A quem interessaria aquela violência?

Ano de eleições. O Ministério da Justiça iria jogar pesado, pois tinha interesse em que fatos daquela natureza não interferissem na campanha eleitoral que se iniciava. A opinião pública e determinados jornais, rádios e emissoras de televisão iriam se eriçar. Prato cheio, pensou.

Com delicadeza, o delegado Montezuma retirou a mecha de cabelos molhados que escondia parte do rosto de uma bela mulher, já próxima aos quarenta anos de idade. Em seguida, com os dedos indicador e polegar em forma de pinça, pegou o queixo da moça e virou-lhe delicadamente o rosto de um lado para o outro. Ainda respirava com imensa dificuldade.

A água se encarregara de limpar os vestígios de sangue, mas era nítido e expressivo o rictus de horror estampado naquela face. Os olhos, semiabertos, indicavam pelas pupilas dilatadas o pânico de quem enfrentara alguém ou alguma coisa aterrorizante, de força sobrenatural.

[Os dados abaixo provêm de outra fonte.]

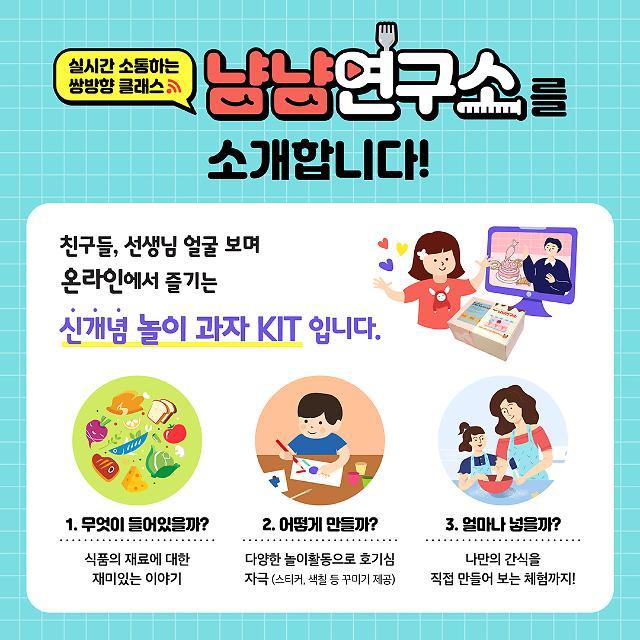 """""""오늘은 나도 식품연구원""""…롯데제과, '냠냠연구소' 오픈"""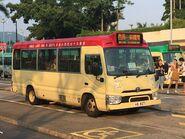 HA8271 Causeway Bay to Sai Kung 08-09-2019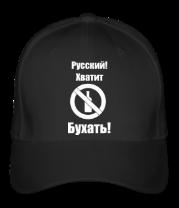 Бейсболка Русский!Хватит бухать!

-Removam a moça o mais rápido possível para as Clínicas, ordenou Montezuma.

-Nenhum ferimento mais profundo?

-Delegado...

O policial que ajudava a segurar o corpo chamou a atenção de Montezuma. Indicava o que parecia ser um corte nas costas bem na altura do rim esquerdo. Corte superficial e que parecia ter sido feito propositalmente em forma de cruz. Ao redor do pescoço e nas costas, outros pequenos cortes e a presença de vergões arroxeados.

-Como descobriram a mulher?, perguntou o delegado da Federal para o da Civil.

-Um desses madrugadores que correm por aqui avistou as pernas por trás desses arbustos e ligou para o 190.

-Ele viu algum suspeito?

-Não, mas se identificou se precisarmos dele.

Com algum esforço, o delegado Montezuma conseguia disfarçar o desconforto e a preocupação que sentia, enquanto observava os paramédicos que colocavam a mulher na ambulância.

O silêncio entre os policiais se fez tão ou mais gelado quanto o da manhã que nascia.